13. Examination Focus
The "Opening Statement" for a UC Case
"This patient presents with a chronic history of bloody diarrhea, rectal urgency, and tenesmus, associated with raised fecal calprotectin and systemic markers of inflammation. The clinical picture is highly suggestive of ulcerative colitis, likely involving at least the left side of the colon."
Common Viva Questions
- How do you distinguish UC from Crohn's disease? (Continuous vs skip lesions, mucosal vs transmural, rectum always involved vs often spared, no granulomas vs granulomas).
- What are the Truelove and Witts criteria? (Used to define ASUC: > 6 stools/day + fever, tachycardia, anemia, or high ESR).
- What is the management of Acute Severe UC? (IV steroids, VTE prophylaxis, daily AXR, surgical review, rescue therapy with Infliximab/Ciclosporin if no response by day 3).
- What is the risk of colorectal cancer in UC? (Increases after 8-10 years; requires surveillance colonoscopy).

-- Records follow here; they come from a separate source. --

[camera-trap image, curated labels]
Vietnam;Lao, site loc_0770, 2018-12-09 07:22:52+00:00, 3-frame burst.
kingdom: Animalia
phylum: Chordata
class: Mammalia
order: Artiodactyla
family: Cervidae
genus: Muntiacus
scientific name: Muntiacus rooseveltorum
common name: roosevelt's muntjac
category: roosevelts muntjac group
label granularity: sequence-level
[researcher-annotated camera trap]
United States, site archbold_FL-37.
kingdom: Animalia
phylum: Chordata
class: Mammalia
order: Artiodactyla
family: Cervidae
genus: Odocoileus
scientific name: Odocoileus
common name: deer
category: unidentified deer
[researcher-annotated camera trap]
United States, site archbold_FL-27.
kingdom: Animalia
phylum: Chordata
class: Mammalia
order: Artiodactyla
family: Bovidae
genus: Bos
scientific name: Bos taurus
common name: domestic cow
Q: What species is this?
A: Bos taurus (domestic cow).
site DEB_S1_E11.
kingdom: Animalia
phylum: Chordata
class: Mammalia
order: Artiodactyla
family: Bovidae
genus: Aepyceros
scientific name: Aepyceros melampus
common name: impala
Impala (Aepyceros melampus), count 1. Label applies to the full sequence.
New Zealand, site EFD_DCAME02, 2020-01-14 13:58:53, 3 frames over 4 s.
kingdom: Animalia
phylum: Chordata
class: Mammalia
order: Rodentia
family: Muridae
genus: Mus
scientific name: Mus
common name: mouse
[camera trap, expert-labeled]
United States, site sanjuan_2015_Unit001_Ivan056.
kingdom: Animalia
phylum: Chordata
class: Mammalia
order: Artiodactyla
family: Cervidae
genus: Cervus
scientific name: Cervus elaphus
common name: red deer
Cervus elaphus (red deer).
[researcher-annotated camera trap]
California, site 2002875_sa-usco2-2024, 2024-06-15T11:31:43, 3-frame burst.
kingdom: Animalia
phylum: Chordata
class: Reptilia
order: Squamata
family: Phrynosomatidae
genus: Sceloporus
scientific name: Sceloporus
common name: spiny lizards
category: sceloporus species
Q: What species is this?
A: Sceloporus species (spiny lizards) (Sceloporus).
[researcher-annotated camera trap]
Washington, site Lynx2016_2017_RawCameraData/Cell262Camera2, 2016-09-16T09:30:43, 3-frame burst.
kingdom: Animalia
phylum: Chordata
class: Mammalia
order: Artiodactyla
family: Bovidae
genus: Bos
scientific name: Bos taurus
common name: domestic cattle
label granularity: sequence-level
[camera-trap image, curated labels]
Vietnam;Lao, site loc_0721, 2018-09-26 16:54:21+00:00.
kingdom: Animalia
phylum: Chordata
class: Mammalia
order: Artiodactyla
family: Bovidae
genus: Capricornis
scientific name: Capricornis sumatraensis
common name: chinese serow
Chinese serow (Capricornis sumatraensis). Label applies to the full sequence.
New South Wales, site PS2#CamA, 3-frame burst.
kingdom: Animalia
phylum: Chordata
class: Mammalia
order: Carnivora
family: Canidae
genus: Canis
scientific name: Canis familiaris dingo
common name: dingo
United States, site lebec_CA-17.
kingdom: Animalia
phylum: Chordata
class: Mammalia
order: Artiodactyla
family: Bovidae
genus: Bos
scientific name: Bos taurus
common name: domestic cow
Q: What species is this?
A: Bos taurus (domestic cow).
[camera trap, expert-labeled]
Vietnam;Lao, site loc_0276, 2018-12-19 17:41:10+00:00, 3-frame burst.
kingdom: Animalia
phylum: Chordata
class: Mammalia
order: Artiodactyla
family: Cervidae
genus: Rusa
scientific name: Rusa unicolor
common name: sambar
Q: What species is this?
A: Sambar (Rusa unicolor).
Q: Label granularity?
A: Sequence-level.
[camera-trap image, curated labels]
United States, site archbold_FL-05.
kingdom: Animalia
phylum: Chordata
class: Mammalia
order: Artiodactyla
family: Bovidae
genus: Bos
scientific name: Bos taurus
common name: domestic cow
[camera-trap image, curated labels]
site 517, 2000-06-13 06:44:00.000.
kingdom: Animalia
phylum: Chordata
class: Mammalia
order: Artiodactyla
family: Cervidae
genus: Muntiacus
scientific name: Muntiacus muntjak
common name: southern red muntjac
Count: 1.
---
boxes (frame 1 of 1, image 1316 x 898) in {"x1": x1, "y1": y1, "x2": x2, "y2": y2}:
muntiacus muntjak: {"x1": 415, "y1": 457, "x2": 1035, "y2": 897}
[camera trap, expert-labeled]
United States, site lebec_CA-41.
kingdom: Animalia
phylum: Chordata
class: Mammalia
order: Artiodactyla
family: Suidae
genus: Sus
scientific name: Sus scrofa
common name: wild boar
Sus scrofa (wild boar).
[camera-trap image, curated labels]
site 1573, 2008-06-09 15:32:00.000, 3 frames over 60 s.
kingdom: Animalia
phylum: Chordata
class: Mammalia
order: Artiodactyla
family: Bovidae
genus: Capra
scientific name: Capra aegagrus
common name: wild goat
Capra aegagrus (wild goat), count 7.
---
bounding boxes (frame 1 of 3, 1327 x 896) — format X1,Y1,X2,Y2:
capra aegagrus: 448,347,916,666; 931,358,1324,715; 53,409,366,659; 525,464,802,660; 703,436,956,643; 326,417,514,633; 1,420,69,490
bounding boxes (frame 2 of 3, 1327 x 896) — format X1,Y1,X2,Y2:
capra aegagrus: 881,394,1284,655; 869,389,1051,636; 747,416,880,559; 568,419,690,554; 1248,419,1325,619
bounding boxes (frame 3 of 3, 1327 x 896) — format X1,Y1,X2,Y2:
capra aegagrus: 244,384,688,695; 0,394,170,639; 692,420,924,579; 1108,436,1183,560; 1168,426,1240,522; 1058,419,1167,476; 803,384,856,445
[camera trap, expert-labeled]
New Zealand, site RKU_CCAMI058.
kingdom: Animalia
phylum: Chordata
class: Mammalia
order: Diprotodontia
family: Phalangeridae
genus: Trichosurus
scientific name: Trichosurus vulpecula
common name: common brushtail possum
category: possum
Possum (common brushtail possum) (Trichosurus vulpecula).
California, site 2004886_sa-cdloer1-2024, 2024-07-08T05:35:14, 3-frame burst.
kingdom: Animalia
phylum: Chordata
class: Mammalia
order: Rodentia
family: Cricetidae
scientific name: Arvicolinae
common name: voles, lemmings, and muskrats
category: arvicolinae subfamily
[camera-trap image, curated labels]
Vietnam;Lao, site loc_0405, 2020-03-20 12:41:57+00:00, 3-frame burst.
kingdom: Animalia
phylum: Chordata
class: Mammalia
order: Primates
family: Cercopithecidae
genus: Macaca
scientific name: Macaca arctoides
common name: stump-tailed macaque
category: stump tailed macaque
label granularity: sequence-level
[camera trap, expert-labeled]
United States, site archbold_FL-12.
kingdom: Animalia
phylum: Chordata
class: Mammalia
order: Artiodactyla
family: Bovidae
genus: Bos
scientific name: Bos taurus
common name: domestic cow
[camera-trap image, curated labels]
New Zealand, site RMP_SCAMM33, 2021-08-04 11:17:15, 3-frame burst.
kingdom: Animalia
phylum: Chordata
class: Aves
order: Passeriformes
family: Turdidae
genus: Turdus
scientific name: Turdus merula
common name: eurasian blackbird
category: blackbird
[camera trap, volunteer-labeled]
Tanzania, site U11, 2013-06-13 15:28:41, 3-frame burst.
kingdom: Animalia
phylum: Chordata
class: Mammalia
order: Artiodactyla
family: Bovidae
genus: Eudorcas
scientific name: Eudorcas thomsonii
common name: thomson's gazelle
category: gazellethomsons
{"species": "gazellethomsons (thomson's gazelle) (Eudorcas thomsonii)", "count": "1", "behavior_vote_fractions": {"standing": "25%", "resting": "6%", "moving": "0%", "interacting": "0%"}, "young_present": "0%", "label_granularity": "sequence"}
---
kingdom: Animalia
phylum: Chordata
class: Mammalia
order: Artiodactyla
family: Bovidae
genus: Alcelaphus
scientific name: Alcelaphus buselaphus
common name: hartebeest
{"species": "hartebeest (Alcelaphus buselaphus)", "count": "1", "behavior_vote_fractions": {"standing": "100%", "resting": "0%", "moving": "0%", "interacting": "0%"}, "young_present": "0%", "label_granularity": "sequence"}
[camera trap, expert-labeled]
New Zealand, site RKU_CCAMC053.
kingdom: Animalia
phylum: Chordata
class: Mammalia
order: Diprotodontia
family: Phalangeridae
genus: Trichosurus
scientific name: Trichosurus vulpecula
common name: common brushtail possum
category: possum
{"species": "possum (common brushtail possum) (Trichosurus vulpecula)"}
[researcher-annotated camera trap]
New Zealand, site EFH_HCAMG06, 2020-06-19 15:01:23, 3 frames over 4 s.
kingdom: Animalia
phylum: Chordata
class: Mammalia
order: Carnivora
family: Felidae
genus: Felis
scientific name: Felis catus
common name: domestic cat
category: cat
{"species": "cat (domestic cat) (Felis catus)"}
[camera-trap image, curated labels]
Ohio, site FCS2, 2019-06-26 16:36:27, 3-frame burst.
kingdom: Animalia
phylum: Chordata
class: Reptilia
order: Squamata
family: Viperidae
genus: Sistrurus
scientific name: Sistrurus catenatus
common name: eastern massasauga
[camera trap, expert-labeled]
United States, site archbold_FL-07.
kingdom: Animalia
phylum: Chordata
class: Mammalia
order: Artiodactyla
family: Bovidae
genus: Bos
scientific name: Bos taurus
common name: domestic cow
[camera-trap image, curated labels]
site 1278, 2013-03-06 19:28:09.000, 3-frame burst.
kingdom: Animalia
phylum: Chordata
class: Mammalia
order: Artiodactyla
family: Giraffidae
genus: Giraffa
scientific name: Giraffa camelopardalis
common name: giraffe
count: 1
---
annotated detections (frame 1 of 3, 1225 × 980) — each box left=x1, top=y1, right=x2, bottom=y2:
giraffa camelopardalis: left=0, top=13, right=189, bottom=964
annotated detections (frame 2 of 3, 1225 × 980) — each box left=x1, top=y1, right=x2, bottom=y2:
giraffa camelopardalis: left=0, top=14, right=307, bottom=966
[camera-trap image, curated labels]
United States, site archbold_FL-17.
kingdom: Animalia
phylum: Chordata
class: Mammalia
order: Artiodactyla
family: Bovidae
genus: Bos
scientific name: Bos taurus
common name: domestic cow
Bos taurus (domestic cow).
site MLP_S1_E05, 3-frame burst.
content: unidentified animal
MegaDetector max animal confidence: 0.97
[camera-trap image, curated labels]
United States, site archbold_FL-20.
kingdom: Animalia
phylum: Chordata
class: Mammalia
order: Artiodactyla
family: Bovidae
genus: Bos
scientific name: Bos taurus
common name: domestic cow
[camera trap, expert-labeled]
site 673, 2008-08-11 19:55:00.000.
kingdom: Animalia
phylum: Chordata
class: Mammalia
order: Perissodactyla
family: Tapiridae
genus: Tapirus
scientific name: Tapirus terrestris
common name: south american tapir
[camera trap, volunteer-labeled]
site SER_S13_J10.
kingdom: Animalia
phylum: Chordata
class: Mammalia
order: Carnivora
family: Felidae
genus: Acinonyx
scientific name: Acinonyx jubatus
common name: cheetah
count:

- What is the significance of PSC in a UC patient? (Significantly higher risk of CRC and cholangiocarcinoma; requires annual surveillance).
Common Mistakes to Avoid
- Forgetting the stool cultures: Never start steroids without ruling out C. diff and other infections.
- Using steroids for maintenance: Steroids are for induction only; always have a plan for steroid-sparing maintenance.
- Missing toxic megacolon: Always perform an AXR in a severe flare.
- Ignoring the rectum: Remember that UC always involves the rectum; if it's spared, reconsider the diagnosis.